Voeten: ovaalvormig, tenen droog en gesloten. Voetkussens en nagels
zwart.
Achterhand
Alg. beeld: hoekingen regelmatig. Achterhand goed ontwikkeld.
Dijbeen: goed gespierd.
Sprong: goed aflopend.
GANGEN: soepel en levendig.
HUID: voldoende dik, soepel. Zwart of sterk gepigmenteerd met zwarte vlekken, nooit geheel wit. Haarloze zones zwart.
VACHT
Beharing: hard, ruw en borstelig. Iets kort op het hoofd, waar de
wenkbrauwen de ogen niet bedekken. Veel korter en glad op de oren.

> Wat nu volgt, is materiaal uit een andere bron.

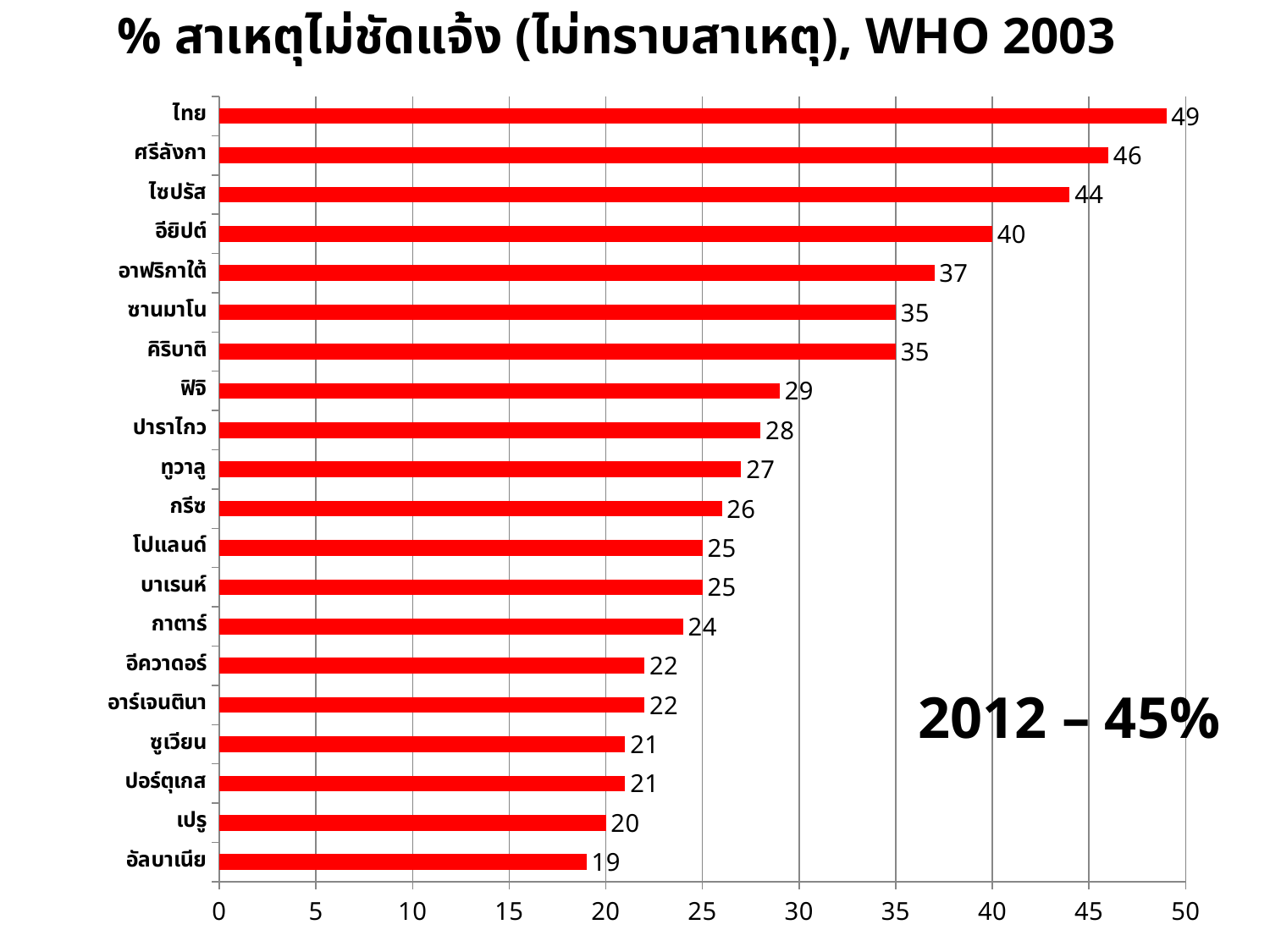
What is the difference between the values for อาฟริกาใต้ and อัลบาเนีย? 18 What is the value for อียิปต์? 40 What is the title of the chart? % สาเหตุไม่ชัดแจ้ง (ไม่ทราบสาเหตุ), WHO 2003 What kind of chart is this? bar chart How many categories are shown in the chart? 20 What is the value for ไทย? 49 Which category has the lowest value? อัลบาเนีย What is the value for ฟิจิ? 29 Which category has the highest value? ไทย Is the value for กรีซ greater or less than 30? less What is the difference between the values for ไทย and ศรีลังกา? 3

Kleur: geheel gespikkeld (zwart en wit) wat een leisteenblauw effect
geeft; met of zonder zwarte vlekken.Twee zwarte vlekken aan weerszijden van het
hoofd, de oren bedekkend tot op de wangen. Ze komen niet samen op het hoofd,
maar laten een witte scheiding in het midden waarin zich meestal een zwarte
vlek bevindt die ovaalvormig is: een kenmerk van het ras.

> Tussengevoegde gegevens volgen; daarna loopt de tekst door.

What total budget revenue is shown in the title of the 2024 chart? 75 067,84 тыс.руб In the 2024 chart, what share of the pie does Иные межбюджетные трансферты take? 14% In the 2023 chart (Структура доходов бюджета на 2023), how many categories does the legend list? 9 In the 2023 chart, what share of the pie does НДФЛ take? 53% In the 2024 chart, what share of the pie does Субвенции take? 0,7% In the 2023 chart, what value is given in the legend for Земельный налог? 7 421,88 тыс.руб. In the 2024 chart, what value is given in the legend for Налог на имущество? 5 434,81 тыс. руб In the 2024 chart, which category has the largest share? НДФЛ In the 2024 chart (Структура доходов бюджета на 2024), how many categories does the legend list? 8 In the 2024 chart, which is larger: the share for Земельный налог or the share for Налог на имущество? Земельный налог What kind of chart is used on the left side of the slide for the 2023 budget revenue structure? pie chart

Twee min of meer felle tanaftekeningen boven de arcadeboog (quatroeille). Men
treft tanaftekeningen eveneens aan op de wangen, de lippen, aan de binnenkant
van de oren, op de ledematen en onder de staart.
SCHOFTHOOGTE:
reu 50 tot 57 cm.
teef 48 tot 55 cm
FOUTEN: alle onderstaande punten moeten beschouwd worden als
fout, die bestraft moet worden naar de ernst van de fout.
Hoofd:
te kort,
spichtige snuit,
schedel te breed,
oor te lang of te behaard, licht
kastanjekleurig oog, zichtbaar bindvlies.
Lichaam:
lang, zachte bovenbelijning,
hellend kruis
knikstaart of te korte staart.
Ledematen:
gedraaide voeten,
van achter gezien nauwe sprongen.
Gedrag:
angstig.
DISKWALIFICERENDE FOUTEN:
- gebrek aan type;
- licht oog;
- ernstige anatomische afwijking;
- bange of agressieve dieren.
- iedere andere vacht als genoemd in de standaard;
- sluike of krullerige beharing.
- onvoldoende gewicht;
- overbijten.
N.B. mannelijke dieren moeten twee ingedaalde teelballen hebben.